(Dataset items)
::::::

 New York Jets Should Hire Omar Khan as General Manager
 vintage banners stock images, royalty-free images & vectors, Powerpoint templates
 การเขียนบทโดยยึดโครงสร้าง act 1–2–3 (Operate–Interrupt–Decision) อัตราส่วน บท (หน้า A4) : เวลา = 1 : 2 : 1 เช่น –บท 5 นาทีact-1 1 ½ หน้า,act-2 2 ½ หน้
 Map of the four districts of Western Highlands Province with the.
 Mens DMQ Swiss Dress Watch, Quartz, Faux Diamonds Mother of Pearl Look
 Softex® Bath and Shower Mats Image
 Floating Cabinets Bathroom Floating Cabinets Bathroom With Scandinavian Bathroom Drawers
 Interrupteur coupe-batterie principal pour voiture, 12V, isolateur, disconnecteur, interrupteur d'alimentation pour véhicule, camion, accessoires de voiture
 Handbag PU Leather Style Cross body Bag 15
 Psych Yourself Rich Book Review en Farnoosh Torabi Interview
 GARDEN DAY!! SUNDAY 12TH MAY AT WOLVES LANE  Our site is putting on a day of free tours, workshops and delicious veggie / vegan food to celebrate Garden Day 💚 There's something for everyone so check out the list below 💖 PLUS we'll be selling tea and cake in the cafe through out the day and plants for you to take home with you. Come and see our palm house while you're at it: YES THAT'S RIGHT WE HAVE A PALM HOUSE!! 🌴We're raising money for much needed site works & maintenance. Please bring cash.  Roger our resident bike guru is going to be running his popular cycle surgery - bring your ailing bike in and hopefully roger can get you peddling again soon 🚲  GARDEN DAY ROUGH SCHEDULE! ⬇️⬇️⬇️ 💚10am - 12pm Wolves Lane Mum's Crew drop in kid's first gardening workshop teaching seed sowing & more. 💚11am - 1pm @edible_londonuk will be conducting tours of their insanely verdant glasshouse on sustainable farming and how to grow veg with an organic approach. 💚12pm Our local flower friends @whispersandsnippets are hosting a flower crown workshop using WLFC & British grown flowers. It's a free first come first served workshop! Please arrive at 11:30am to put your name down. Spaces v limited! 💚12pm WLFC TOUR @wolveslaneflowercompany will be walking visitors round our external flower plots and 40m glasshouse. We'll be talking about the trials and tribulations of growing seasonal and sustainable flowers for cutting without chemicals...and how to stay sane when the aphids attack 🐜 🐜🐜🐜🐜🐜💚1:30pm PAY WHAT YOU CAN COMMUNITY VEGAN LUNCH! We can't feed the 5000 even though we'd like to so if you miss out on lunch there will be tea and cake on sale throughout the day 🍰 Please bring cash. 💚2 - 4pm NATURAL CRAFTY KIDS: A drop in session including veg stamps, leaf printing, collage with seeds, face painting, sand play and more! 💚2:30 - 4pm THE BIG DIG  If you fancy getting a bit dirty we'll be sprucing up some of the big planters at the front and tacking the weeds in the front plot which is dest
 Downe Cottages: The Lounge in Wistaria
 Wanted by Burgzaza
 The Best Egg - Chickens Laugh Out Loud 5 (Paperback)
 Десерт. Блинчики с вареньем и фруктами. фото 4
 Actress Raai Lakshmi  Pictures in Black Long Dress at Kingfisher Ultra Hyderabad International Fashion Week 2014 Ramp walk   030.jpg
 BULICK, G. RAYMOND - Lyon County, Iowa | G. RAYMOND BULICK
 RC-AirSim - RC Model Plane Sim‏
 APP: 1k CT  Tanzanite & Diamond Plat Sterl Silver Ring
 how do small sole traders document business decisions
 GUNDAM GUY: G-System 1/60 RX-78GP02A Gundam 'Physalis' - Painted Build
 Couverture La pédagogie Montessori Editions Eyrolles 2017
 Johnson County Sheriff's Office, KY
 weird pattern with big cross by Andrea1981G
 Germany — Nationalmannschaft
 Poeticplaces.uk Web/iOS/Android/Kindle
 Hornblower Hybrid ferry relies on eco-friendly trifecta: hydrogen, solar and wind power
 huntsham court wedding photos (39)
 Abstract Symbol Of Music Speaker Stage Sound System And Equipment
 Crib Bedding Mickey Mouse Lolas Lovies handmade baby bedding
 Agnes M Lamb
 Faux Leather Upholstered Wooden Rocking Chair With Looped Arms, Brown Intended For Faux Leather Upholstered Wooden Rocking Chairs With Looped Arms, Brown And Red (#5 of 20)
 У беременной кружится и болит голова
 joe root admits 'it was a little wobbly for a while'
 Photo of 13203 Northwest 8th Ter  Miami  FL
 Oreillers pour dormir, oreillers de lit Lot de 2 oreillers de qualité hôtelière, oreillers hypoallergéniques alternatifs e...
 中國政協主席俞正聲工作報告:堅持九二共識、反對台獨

::::::

- _WORK REQUIRED_
Output exactly what runs from the line with "Abstract Symbol Of" to the final line above, both lines included, and nothing else.

- _RESPONSE BELOW_
 Abstract Symbol Of Music Speaker Stage Sound System And Equipment
 Crib Bedding Mickey Mouse Lolas Lovies handmade baby bedding
 Agnes M Lamb
 Faux Leather Upholstered Wooden Rocking Chair With Looped Arms, Brown Intended For Faux Leather Upholstered Wooden Rocking Chairs With Looped Arms, Brown And Red (#5 of 20)
 У беременной кружится и болит голова
 joe root admits 'it was a little wobbly for a while'
 Photo of 13203 Northwest 8th Ter  Miami  FL
 Oreillers pour dormir, oreillers de lit Lot de 2 oreillers de qualité hôtelière, oreillers hypoallergéniques alternatifs e...
 中國政協主席俞正聲工作報告:堅持九二共識、反對台獨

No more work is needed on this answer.